What can you do while the experts debate whether we’re headed for a recession? Here are three strategies that can help you keep your sanity no matter what happens.

  1. Ignore the fear factor. The media likes to hype bad news. But because economic reports lag behind actual activity, recessions are often recognized only in retrospect, meaning attention-grabbing bad news may be old news.

    In addition, according to the National Bureau of Economic Research (NBER), recessions since World War II have been short-lived, averaging less than twelve months. So by the time a tightening economic cycle makes the headlines, the downslide may be more than halfway over.

    Stay tuned to reality. Instead of panicking over news reports, make and adjust your financial and investing plans using logic and common sense.

  1. Do your own research. The formal definition of a recession is a period of two or more quarters of reduced economic activity. The NBER looks at aggregate economic activity for the US, and the information they use to identify recessions is readily available if you’re interested in seeking it out.

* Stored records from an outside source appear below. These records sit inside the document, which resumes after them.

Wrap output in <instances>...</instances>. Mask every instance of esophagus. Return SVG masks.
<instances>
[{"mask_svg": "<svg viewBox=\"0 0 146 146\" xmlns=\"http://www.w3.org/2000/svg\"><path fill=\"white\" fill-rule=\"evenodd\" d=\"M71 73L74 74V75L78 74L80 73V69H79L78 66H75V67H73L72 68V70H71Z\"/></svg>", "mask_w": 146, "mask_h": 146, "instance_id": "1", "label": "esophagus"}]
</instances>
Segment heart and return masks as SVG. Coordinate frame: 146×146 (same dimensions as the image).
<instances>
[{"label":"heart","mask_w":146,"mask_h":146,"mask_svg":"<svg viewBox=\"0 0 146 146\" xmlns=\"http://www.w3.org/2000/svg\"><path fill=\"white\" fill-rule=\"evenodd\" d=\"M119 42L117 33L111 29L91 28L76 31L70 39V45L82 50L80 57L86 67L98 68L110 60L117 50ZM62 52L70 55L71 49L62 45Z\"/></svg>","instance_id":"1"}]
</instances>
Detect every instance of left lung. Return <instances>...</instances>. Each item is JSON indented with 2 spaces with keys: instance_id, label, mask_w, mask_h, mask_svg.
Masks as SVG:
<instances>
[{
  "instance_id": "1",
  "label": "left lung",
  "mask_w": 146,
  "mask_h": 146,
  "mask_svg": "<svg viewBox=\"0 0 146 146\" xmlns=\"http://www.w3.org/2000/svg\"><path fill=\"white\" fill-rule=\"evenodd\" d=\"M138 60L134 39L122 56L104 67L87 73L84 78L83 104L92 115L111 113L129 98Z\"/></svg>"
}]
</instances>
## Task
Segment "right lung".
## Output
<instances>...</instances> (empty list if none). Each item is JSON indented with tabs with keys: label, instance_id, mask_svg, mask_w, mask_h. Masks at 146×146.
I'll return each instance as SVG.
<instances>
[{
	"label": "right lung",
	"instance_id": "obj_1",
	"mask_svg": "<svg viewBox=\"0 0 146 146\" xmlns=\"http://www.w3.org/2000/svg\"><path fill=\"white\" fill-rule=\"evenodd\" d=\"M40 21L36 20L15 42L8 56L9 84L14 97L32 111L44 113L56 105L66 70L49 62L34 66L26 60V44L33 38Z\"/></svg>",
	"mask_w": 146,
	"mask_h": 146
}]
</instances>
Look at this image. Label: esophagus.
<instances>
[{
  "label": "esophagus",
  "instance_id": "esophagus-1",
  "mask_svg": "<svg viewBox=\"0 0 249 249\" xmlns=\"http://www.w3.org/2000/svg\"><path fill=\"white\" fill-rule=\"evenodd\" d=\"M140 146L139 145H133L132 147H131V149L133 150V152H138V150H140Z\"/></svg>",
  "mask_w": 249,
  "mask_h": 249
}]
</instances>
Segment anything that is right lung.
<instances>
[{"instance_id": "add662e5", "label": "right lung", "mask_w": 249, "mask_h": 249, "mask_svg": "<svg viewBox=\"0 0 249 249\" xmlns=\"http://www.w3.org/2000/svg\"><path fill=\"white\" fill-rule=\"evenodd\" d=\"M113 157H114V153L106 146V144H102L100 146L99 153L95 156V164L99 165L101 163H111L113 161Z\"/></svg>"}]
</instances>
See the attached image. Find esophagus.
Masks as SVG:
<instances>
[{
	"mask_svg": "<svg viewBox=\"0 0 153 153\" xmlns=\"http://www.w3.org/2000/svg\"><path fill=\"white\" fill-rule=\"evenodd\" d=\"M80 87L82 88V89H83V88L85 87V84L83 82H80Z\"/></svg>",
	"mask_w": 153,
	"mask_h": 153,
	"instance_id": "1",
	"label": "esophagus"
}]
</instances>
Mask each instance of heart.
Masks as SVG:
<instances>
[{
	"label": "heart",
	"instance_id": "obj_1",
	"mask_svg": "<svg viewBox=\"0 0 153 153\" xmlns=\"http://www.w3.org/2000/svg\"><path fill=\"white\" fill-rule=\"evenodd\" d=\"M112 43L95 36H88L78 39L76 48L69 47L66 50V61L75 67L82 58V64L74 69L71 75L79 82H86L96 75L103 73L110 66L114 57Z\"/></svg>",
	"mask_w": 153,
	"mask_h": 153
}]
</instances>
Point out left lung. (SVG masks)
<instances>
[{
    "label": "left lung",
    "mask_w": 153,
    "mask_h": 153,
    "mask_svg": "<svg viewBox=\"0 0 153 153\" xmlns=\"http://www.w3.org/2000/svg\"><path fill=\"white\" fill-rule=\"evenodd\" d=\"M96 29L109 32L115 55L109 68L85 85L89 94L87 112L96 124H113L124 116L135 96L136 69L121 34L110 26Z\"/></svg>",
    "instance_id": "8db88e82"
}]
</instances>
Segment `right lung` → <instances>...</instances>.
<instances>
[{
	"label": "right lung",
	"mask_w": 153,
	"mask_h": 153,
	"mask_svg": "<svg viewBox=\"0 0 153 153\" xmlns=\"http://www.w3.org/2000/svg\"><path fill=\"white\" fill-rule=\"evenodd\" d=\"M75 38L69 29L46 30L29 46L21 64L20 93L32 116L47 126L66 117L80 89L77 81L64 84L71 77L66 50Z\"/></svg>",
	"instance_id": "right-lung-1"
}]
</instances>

    But there’s an easier method. You can see what’s happening in the broader economy by simply looking around your everyday life. Are your investment yields decreasing? Are your friends and neighbors being laid off and having trouble finding new jobs? Are you spending less on purchases you “want” as opposed to those you “need”? The answers provide clues that can help you decide what you need to do to protect yourself.

  1. Set up an emergency fund. No matter what the economy does, having enough readily accessible cash in a savings or money market account to support yourself through a financial emergency is sound policy.

    How much you need depends on your personal situation. One way to decide: Judge how many months it will take you to find a new job. Then add up your monthly living expenses. Multiply the two for a reasonable estimate of the amount to set aside.